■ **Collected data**
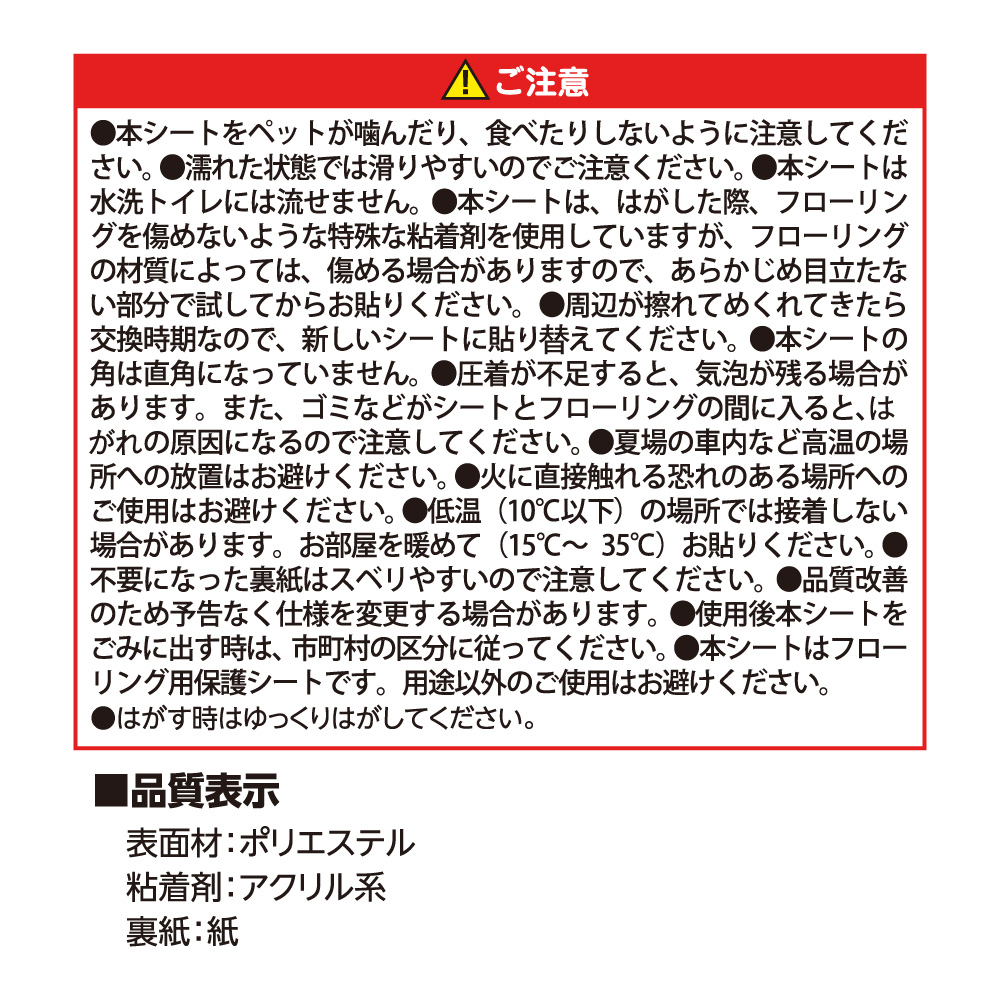 ご注意

●本シートをペットが噛んだり、食べたりしないように注意してください。●濡れた状態では滑りやすいのでご注意ください。●本シートは水洗トイレには流せません。●本シートは、はがした際、フローリングを傷めないような特殊な粘着剤を使用していますが、フローリングの材質によっては、傷める場合がありますので、あらかじめ目立たない部分で試してからお貼りください。●周辺が擦れてめくれてきたら交換時期なので、新しいシートに貼り替えてください。●本シートの角は直角になっていません。●圧着が不足すると、気泡が残る場合があります。また、ゴミなどがシートとフローリングの間に入ると、はがれの原因になるので注意してください。●夏場の車内など高温の場所への放置はお避けください。●火に直接触れる恐れのある場所へのご使用はお避けください。●低温（10℃以下）の場所では接着しない場合があります。お部屋を暖めて（15℃～ 35℃）お貼りください。●不要になった裏紙はスベリやすいので注意してください。●品質改善のため予告なく仕様を変更する場合があります。●使用後本シートをごみに出す時は、市町村の区分に従ってください。●本シートはフローリング用保護シートです。用途以外のご使用はお避けください。
●はがす時はゆっくりはがしてください。

■品質表示
表面材：ポリエステル
粘着剤：アクリル系
裏紙：紙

■ **Task statement**
Transcribe the data exactly and leave no picture in the copy.

■ **Reply to the task**
 ご注意

●本シートをペットが噛んだり、食べたりしないように注意してください。●濡れた状態では滑りやすいのでご注意ください。●本シートは水洗トイレには流せません。●本シートは、はがした際、フローリングを傷めないような特殊な粘着剤を使用していますが、フローリングの材質によっては、傷める場合がありますので、あらかじめ目立たない部分で試してからお貼りください。●周辺が擦れてめくれてきたら交換時期なので、新しいシートに貼り替えてください。●本シートの角は直角になっていません。●圧着が不足すると、気泡が残る場合があります。また、ゴミなどがシートとフローリングの間に入ると、はがれの原因になるので注意してください。●夏場の車内など高温の場所への放置はお避けください。●火に直接触れる恐れのある場所へのご使用はお避けください。●低温（10℃以下）の場所では接着しない場合があります。お部屋を暖めて（15℃～ 35℃）お貼りください。●不要になった裏紙はスベリやすいので注意してください。●品質改善のため予告なく仕様を変更する場合があります。●使用後本シートをごみに出す時は、市町村の区分に従ってください。●本シートはフローリング用保護シートです。用途以外のご使用はお避けください。
●はがす時はゆっくりはがしてください。

■品質表示
表面材：ポリエステル
粘着剤：アクリル系
裏紙：紙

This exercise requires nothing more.